→ Description of the task:
From the microwave cooking post, output the passage that begins at the words "2\. eggs: I" and stops after the words "to 20 minutes.", copied with no changes.

[Text section]

Nothing, the article mostly talks about frozen / pre made low quality meals.

------
credit_guy
I do use the microwave for actual cooking. In particular, if you follow the
keto diet, the microwave can be your best friend.

Some examples:

1\. bacon: either straight on a plate, or on some paper towels to absorb the
excess fat

2\. eggs: I content that there is no faster way to cook eggs than with a
silicone egg poacher [1] in a microwave

3\. seafood stew: just put a pound of frozen seafood in a microwaveable steam
bag [2], some cream and salt, and in 5 minutes you have a delicious stew

4\. roasted vegetables: you do this in the oven, but before you put the
vegetables in the baking tray, you steam them in a microwave using the steam
bag [2] for 2-3 minutes. This reduces the cooking time from one hour minutes
to 20 minutes.

[/Text section]
[Study material]

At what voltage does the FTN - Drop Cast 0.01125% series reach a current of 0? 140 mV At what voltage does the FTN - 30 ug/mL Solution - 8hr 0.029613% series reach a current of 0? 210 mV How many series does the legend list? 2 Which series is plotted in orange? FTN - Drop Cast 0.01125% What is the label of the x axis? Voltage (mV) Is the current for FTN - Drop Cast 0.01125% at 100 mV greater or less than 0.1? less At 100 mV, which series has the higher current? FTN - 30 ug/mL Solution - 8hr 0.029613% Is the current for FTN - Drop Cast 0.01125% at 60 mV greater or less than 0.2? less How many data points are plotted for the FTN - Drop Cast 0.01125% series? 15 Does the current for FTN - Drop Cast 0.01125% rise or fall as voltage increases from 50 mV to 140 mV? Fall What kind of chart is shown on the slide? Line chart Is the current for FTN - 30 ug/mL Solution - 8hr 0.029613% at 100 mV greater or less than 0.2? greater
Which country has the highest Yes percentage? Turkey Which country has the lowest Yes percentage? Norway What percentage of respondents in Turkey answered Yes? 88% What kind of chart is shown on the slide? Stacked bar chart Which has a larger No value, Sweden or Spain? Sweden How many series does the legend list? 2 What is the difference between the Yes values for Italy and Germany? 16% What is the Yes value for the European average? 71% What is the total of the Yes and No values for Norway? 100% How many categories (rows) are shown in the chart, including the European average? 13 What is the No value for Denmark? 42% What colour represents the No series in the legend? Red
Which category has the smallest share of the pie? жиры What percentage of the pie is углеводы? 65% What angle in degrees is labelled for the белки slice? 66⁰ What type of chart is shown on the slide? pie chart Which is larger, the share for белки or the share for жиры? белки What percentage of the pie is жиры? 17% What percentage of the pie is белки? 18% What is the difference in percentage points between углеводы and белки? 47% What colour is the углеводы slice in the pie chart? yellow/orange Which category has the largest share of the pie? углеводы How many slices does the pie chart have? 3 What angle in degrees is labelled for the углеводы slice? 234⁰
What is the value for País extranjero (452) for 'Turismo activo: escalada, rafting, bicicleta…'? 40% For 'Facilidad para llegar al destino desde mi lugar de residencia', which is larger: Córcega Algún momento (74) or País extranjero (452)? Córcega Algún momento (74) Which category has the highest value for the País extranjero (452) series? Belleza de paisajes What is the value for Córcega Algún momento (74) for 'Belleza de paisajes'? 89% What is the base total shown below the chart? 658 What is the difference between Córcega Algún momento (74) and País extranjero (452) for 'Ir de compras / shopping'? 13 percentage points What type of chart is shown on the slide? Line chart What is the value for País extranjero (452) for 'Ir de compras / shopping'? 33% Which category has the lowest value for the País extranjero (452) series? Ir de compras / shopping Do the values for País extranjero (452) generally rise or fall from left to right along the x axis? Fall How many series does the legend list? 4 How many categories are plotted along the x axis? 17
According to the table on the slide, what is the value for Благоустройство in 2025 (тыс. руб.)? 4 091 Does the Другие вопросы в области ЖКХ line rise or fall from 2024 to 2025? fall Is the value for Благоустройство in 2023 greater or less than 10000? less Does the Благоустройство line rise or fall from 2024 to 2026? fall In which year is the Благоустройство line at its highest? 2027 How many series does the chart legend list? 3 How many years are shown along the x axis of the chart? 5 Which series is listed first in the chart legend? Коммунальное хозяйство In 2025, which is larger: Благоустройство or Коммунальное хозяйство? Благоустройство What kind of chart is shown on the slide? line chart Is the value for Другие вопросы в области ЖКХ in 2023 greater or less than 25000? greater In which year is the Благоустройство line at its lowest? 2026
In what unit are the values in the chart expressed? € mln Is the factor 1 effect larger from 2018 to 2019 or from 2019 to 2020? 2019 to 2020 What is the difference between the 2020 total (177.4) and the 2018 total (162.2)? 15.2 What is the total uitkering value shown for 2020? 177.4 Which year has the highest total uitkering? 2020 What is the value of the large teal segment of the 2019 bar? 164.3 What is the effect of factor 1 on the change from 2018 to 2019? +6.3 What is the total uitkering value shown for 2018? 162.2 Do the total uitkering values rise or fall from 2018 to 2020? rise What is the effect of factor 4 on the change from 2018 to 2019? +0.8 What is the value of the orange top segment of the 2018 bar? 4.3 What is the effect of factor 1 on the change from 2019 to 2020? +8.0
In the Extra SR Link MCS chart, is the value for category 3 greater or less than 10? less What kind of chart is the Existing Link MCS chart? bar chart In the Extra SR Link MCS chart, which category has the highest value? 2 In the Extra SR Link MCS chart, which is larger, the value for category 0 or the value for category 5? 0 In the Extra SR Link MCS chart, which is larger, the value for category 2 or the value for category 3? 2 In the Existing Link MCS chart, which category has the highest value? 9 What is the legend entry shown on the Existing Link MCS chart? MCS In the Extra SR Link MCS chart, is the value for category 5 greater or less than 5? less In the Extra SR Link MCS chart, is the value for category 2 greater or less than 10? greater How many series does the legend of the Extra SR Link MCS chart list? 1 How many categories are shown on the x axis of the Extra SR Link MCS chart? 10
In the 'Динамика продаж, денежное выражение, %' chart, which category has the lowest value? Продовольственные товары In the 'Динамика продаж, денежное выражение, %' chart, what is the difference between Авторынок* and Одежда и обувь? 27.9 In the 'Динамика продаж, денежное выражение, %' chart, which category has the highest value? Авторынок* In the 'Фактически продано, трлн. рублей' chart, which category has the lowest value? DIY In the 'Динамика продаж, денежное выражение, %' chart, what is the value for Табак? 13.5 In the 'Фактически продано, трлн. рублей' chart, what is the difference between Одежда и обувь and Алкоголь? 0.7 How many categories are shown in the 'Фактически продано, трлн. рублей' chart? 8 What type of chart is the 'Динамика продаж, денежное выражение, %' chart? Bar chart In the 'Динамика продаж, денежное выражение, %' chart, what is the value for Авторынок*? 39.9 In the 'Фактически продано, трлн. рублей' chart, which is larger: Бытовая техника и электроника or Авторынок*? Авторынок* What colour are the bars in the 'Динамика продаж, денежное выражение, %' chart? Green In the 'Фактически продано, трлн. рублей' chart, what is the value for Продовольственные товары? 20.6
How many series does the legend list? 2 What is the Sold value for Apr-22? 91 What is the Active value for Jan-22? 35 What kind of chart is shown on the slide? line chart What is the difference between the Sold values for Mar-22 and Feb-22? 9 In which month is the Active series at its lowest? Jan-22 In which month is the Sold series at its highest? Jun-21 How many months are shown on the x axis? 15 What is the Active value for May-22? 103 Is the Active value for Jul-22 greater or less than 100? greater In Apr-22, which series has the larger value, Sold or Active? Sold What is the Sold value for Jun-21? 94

[/Study material]

→ Exercise output:
2\. eggs: I content that there is no faster way to cook eggs than with a
silicone egg poacher [1] in a microwave

3\. seafood stew: just put a pound of frozen seafood in a microwaveable steam
bag [2], some cream and salt, and in 5 minutes you have a delicious stew

4\. roasted vegetables: you do this in the oven, but before you put the
vegetables in the baking tray, you steam them in a microwave using the steam
bag [2] for 2-3 minutes. This reduces the cooking time from one hour minutes
to 20 minutes.